The City of Revelstoke’s fully-restored 1923 International Bickle fire truck gleams in its showroom location at the Revelstoke Firefighters Museum.
The rest of the collection at the firefighters’ museum doesn’t shine as brightly. Antique leather firefighters’ hats are tucked in the corner, gathering dust as they rest atop an old dispatchers’ desk.
The large glass jars sitting on the floor used to contain acid – a fire suppressant that was mixed in with water in the olden days, explains fire chief Rob Girard. The helmets, jars and many other artefacts rest on the floor, window ledges and on each other. “It’s getting a little bit cluttered in there,” explains Girard.
Many of the displays aren’t labelled properly and the lack of proper display cases is a theft risk, he notes.

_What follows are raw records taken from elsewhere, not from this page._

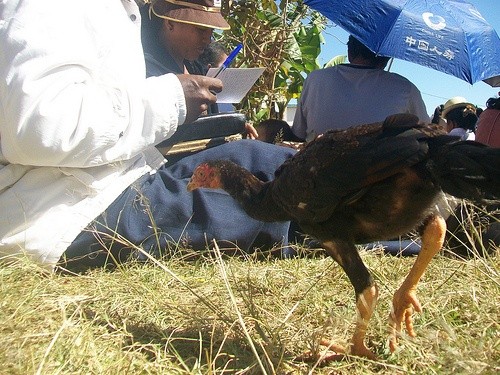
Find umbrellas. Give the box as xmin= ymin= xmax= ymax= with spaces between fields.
xmin=296 ymin=0 xmax=500 ymax=85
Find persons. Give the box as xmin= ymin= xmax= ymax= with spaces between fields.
xmin=289 ymin=33 xmax=435 ymax=143
xmin=430 ymin=91 xmax=500 ymax=148
xmin=138 ymin=0 xmax=295 ymax=144
xmin=0 ymin=0 xmax=500 ymax=277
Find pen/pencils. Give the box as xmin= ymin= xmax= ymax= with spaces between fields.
xmin=208 ymin=42 xmax=244 ymax=77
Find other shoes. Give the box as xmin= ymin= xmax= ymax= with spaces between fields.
xmin=446 ymin=204 xmax=500 ymax=259
xmin=473 ymin=200 xmax=500 ymax=222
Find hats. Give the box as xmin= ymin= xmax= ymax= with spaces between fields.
xmin=442 ymin=97 xmax=473 ymax=119
xmin=152 ymin=0 xmax=231 ymax=30
xmin=257 ymin=118 xmax=305 ymax=142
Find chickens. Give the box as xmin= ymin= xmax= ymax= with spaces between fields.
xmin=186 ymin=112 xmax=500 ymax=365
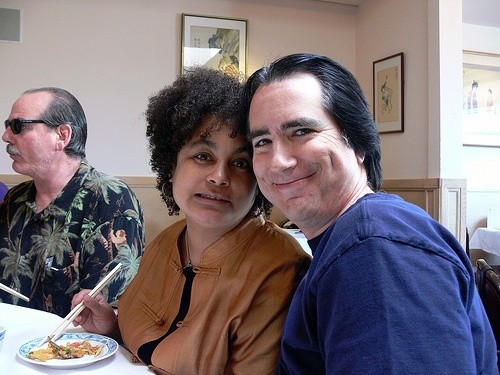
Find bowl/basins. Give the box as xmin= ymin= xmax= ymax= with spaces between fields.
xmin=0 ymin=326 xmax=6 ymax=342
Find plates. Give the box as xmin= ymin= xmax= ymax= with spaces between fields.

These are some of the reasons why the museum is planning an expansion that is set to start in the coming months. They’re doubling the size of the museum. The cinder block extension will be added directly to the existing one-room museum.
It’ll store the department’s 1938 engine, which is currently located at the city’s public works yard. “The idea is to get it back up here and restore it,” says Girard.
The other major component would be to better display and archive the existing artefacts. “[The Revelstoke Fire Rescue Society] wants to have this as an educational, interactive type thing,” he said.
The total cost for the project is about $160,000. They’ve secured $80,000 from tourism infrastructure funding, and a separate $7,500 from the fund to do the plans.
On Feb. 29, Girard went before city council to request $50,000 from the Columbia-Shuswap Regional District’s economic opportunity fund. That fund is essentially money from BC Hydro that is earmarked for Revelstoke projects.
Girard said that volunteer firefighters would also contribute in-kind work on the project. Currently, the museum is about $20,000 short of its fundraising target.
The Feb. 29 request was approved by council, but they did want some more documentation from Girard. Coun. Gary Starling requested a business plan for the museum that would include costs and other details, such as opening hours. He was also concerned the expansion could use up vital space needed for potential future expansion of the fire hall.
After the meeting, Girard said they could provide a business plan and other details to council.
A Revelstoke contractor has been selected to do the construction, but Girard said contract clauses prevented him from disclosing who at this point.
Girard says the society is hopeful they can break ground in April. Because it’s a relatively simple cinder-block building, construction is scheduled to only take a few months.